Toby Belfield, directeur de l'école Ruthin, photographié à l'extérieur de l'école, dans le Denbighshire, au nord du Pays de Galles

Il a déclaré: «Les politiques découragent les jeunes de se manifester, d'accéder à un soutien en rapport avec leur santé mentale de peur de perdre leur place à l'école ou à l'université.

«Les politiques relatives à leur santé émotionnelle étaient inadéquates et discriminatoires.

«Le conseiller n'avait visité ou soutenu aucun jeune à l'école au cours des 12 mois précédant cette inspection, même si le besoin était manifeste pour un tel service.»

Le rapport a également constaté qu'il n'y avait pas eu de garantie que le personnel suivait un code de conduite professionnelle qui «faisait en sorte que les jeunes couraient un risque de préjudice».

Un porte-parole du conseil du Denbighshire a déclaré plus tôt cette semaine: «L'école Ruthin est un établissement indépendant qui relève du gouvernement gallois.

«Ce n'est pas une école de l'autorité éducative locale, donc elle n'a aucune responsabilité envers l'autorité locale et le Conseil n'a absolument aucun mot à dire sur la façon dont l'école est gérée. C'est uniquement l'affaire de l'école et de ses propres régulateurs.

«Cependant, la protection des enfants et des adultes est du ressort du Conseil et de ses partenaires et nous avons déjà soulevé des préoccupations concernant les problèmes de sauvegarde à l'école, ce qui a conduit à une enquête.

«Il appartient à l'école de donner suite aux conclusions et recommandations de ce rapport et de tout autre rapport d'inspection. Nous restons préoccupés. »

En référence au rapport, une porte-parole de l'école Ruthin, plus tôt cette semaine, a déclaré: “ Le Conseil de gestion de l'école Ruthin effectuait déjà un examen stratégique des racines et des succursales au moment de l'inspection, et ce travail se poursuit.

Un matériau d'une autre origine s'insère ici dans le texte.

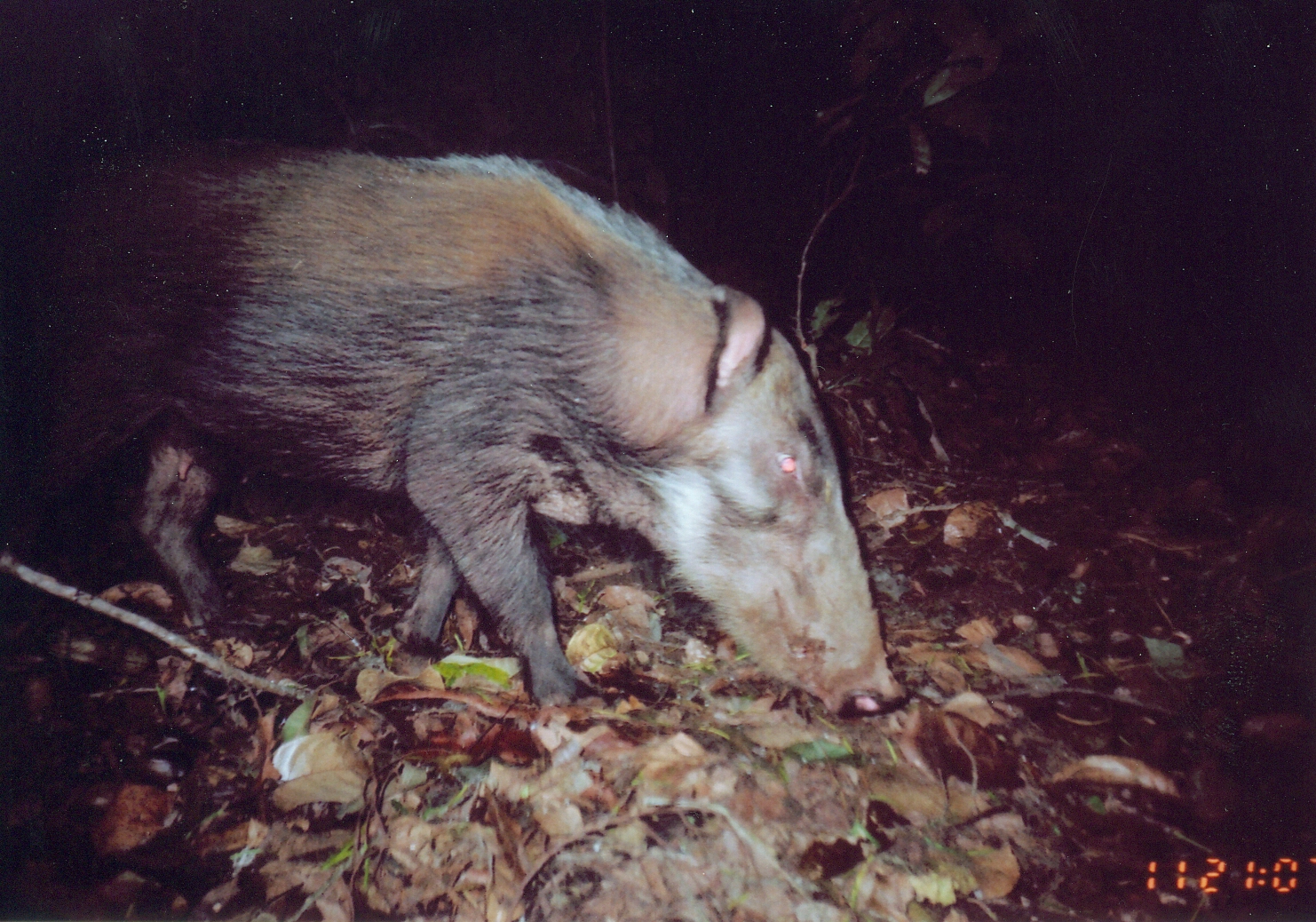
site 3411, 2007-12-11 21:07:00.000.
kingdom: Animalia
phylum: Chordata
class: Mammalia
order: Artiodactyla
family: Suidae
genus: Potamochoerus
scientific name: Potamochoerus larvatus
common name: bushpig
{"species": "Potamochoerus larvatus (bushpig)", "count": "1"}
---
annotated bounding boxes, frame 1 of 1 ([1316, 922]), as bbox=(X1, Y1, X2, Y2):
potamochoerus larvatus: bbox=(3, 139, 916, 720)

«Nous nous félicitons de la publication en temps opportun du dernier rapport de l'Inspection des soins du Pays de Galles et nous nous assurons que les observations et les points d'action qui y figurent sont pleinement pris en compte dans le cadre de notre examen.

«Le travail que nous effectuons actuellement garantira que la gouvernance et les procédures opérationnelles de l'école continueront de suivre le rythme des exigences modernes.»

Le Times contacté a contacté M. Belfield pour un commentaire.